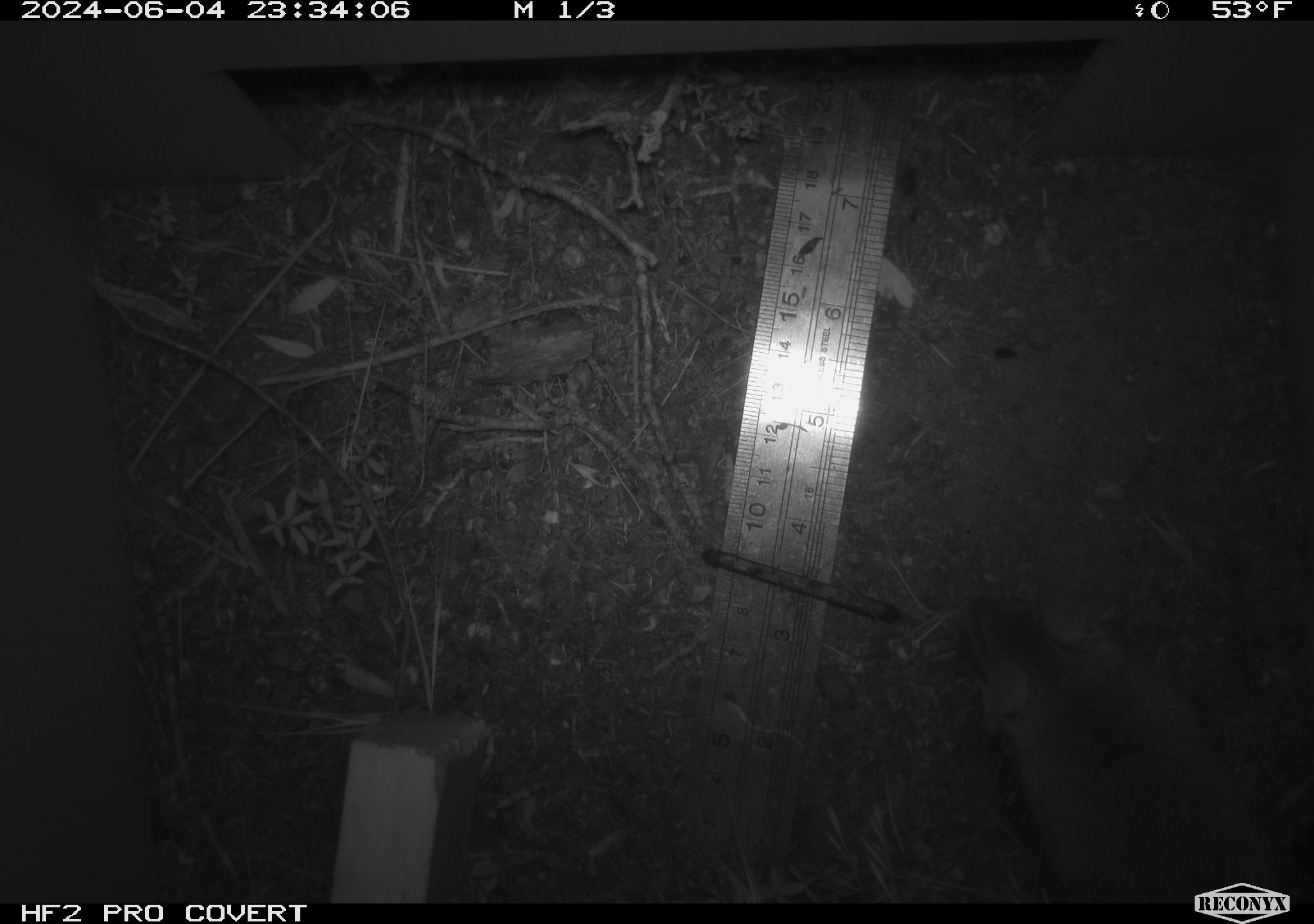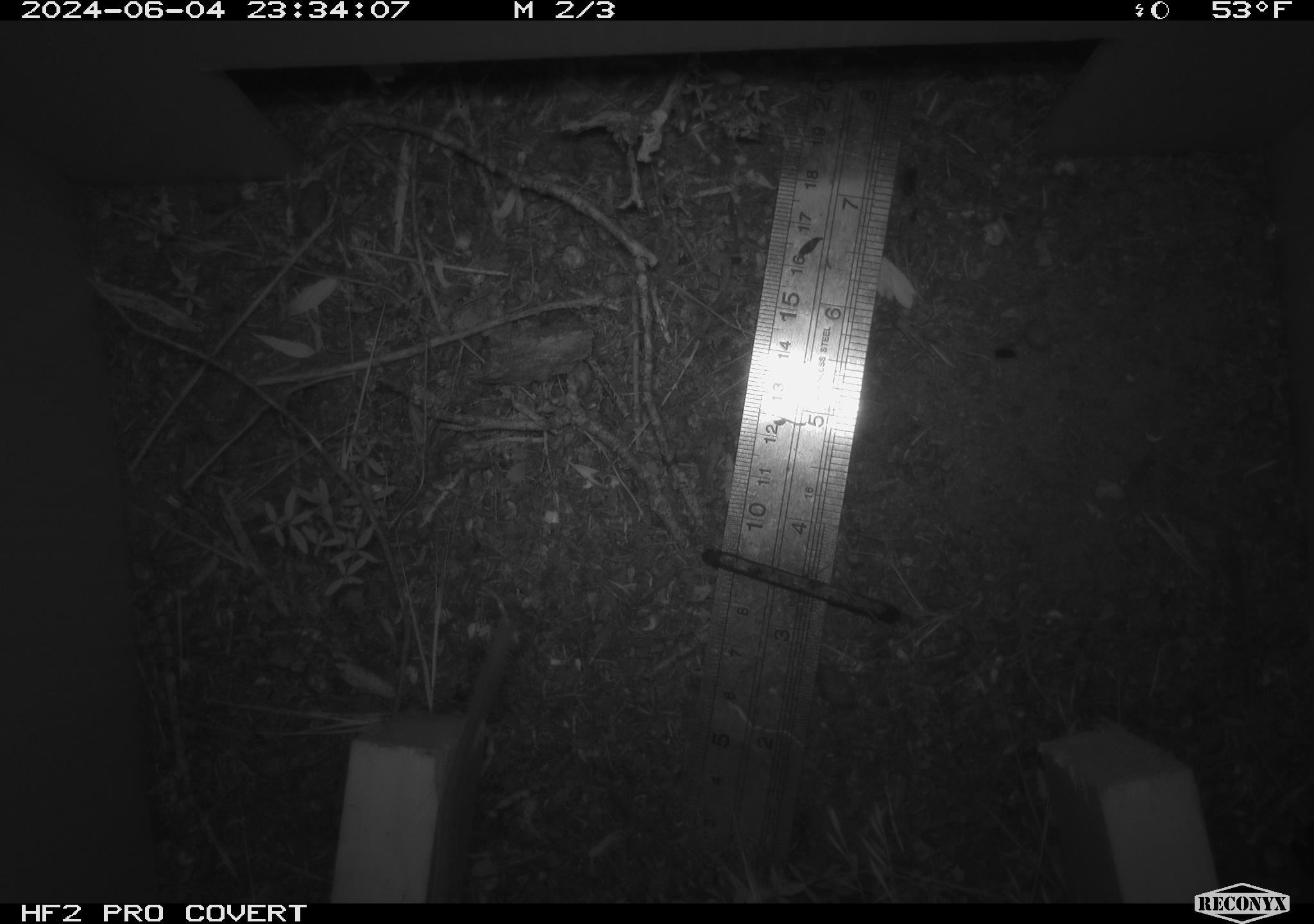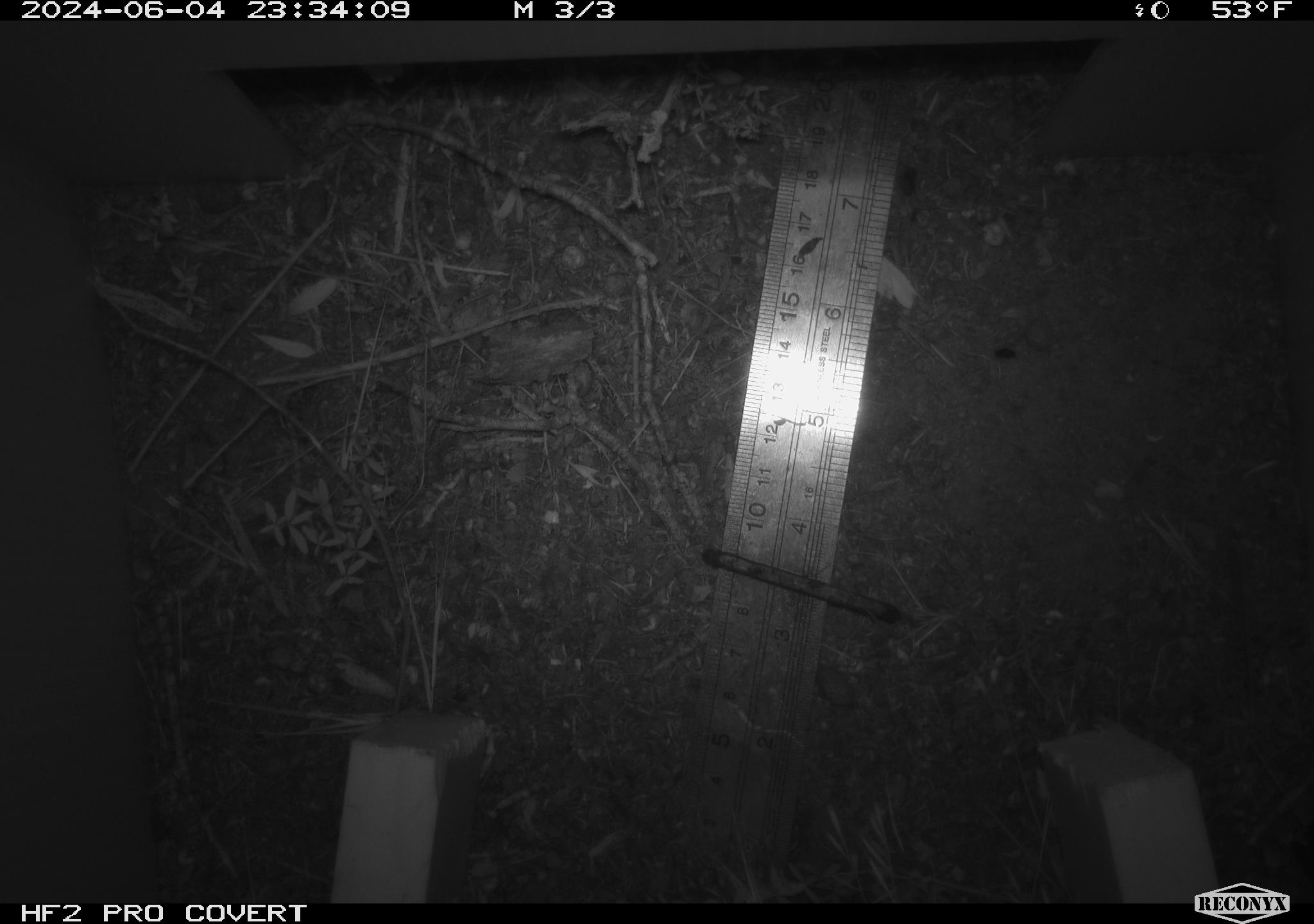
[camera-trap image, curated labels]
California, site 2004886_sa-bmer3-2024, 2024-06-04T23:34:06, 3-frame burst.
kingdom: Animalia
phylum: Chordata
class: Mammalia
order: Rodentia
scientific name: Rodentia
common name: mouse species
Mouse species (Rodentia).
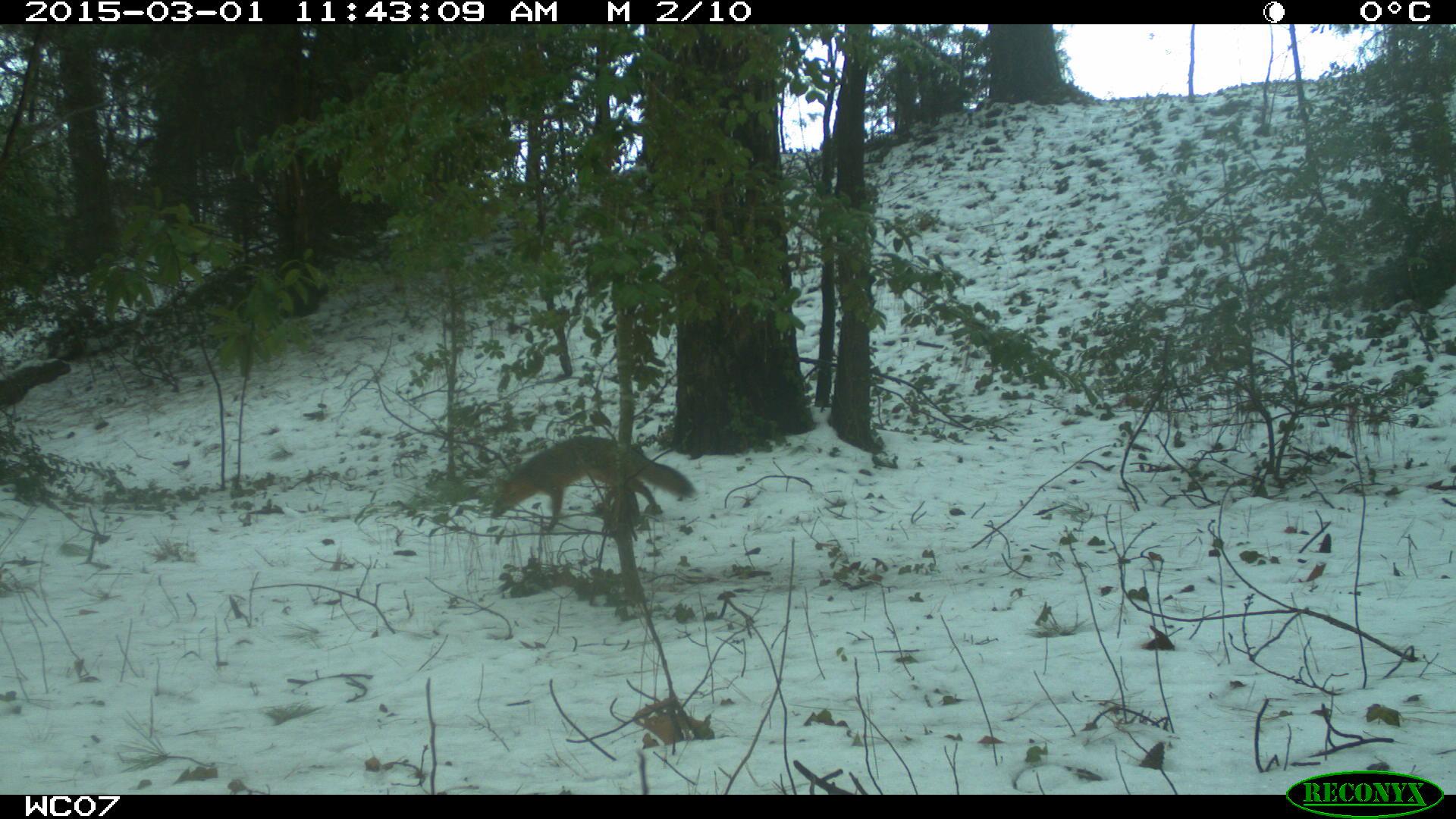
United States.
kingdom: Animalia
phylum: Chordata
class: Mammalia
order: Carnivora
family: Canidae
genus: Urocyon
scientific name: Urocyon cinereoargenteus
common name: gray fox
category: Grey Fox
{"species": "Grey Fox (gray fox) (Urocyon cinereoargenteus)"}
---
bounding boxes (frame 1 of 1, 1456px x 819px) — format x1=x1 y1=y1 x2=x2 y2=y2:
Grey Fox: x1=480 y1=433 x2=707 y2=543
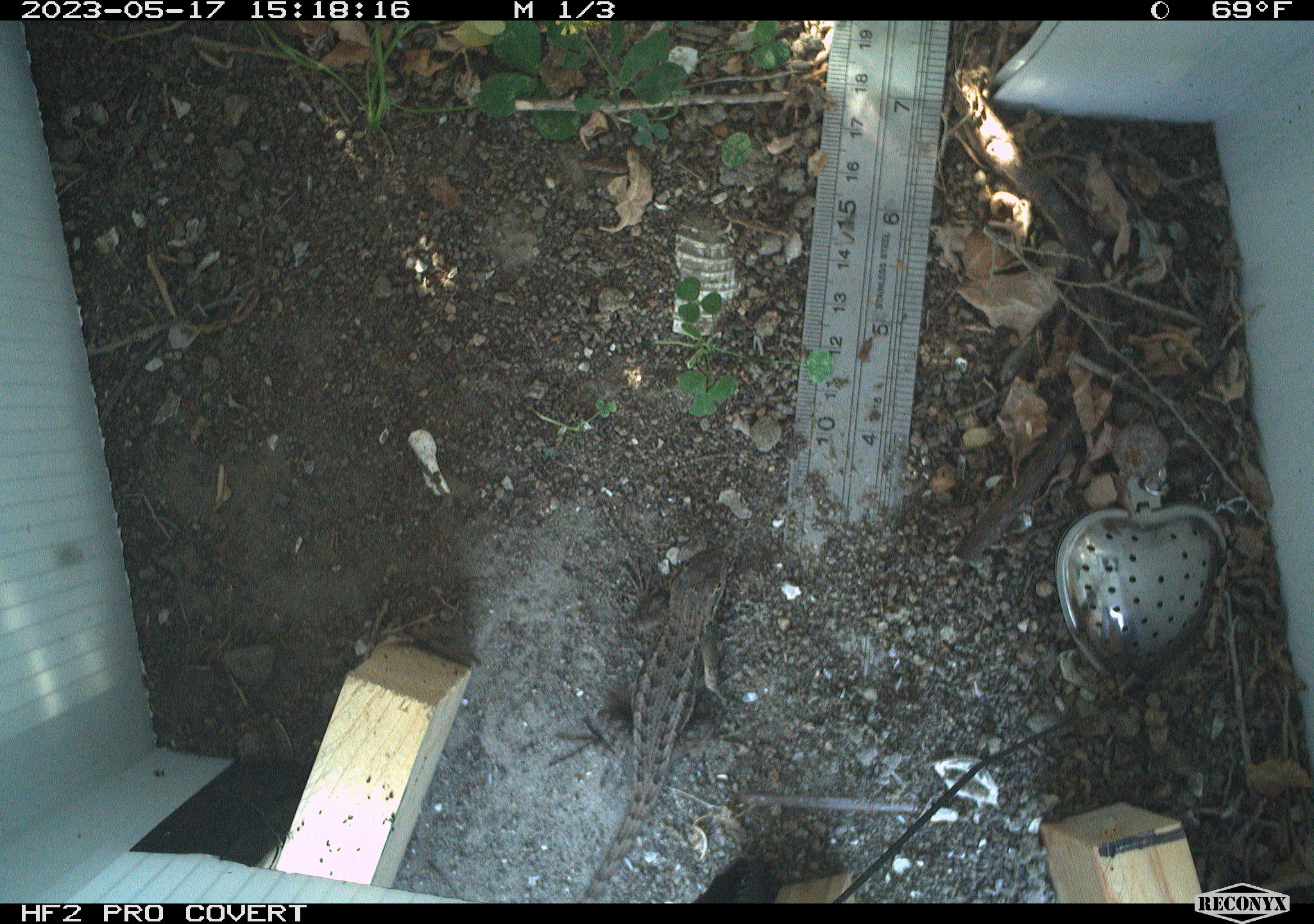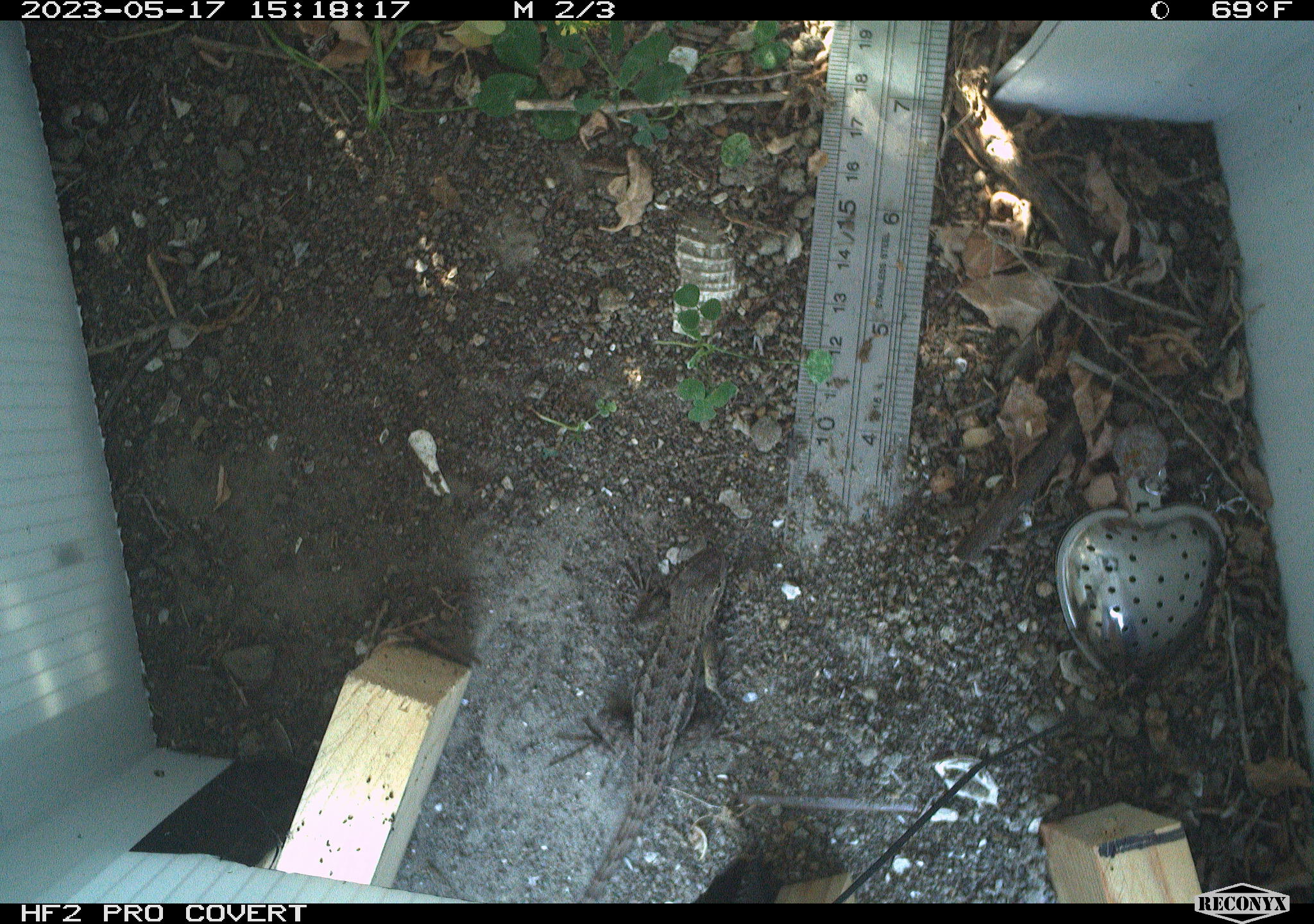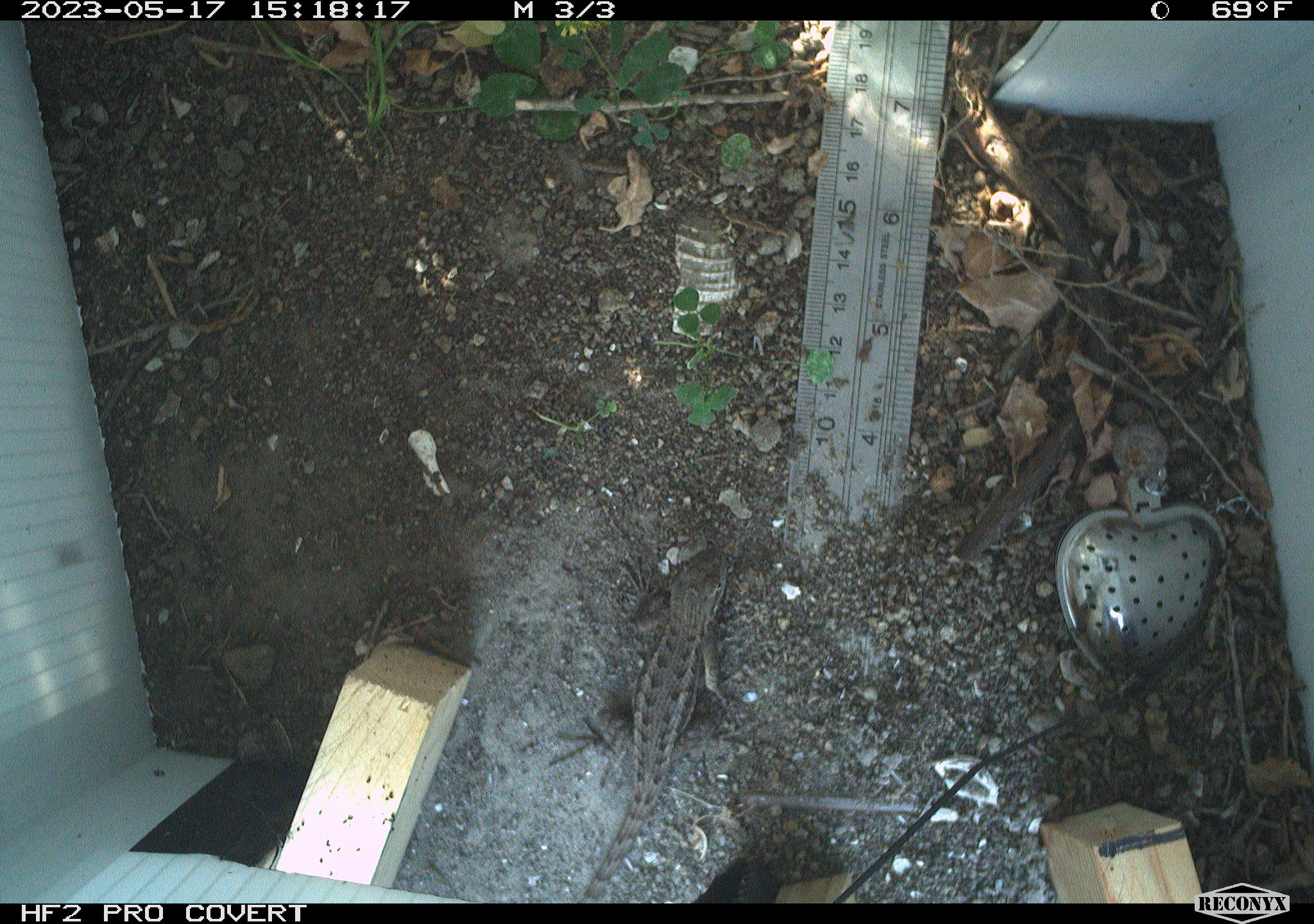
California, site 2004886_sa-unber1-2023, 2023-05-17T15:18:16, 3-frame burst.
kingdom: Animalia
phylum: Chordata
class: Reptilia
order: Squamata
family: Phrynosomatidae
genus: Sceloporus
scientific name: Sceloporus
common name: spiny lizards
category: sceloporus species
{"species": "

************

Restate the full listing word for word, excluding images.

[camera-trap image, curated labels]
California, site 2004886_sa-bmer3-2024, 2024-06-04T23:34:06, 3-frame burst.
kingdom: Animalia
phylum: Chordata
class: Mammalia
order: Rodentia
scientific name: Rodentia
common name: mouse species
Mouse species (Rodentia).
United States.
kingdom: Animalia
phylum: Chordata
class: Mammalia
order: Carnivora
family: Canidae
genus: Urocyon
scientific name: Urocyon cinereoargenteus
common name: gray fox
category: Grey Fox
{"species": "Grey Fox (gray fox) (Urocyon cinereoargenteus)"}
---
bounding boxes (frame 1 of 1, 1456px x 819px) — format x1=x1 y1=y1 x2=x2 y2=y2:
Grey Fox: x1=480 y1=433 x2=707 y2=543
California, site 2004886_sa-unber1-2023, 2023-05-17T15:18:16, 3-frame burst.
kingdom: Animalia
phylum: Chordata
class: Reptilia
order: Squamata
family: Phrynosomatidae
genus: Sceloporus
scientific name: Sceloporus
common name: spiny lizards
category: sceloporus species
{"species": "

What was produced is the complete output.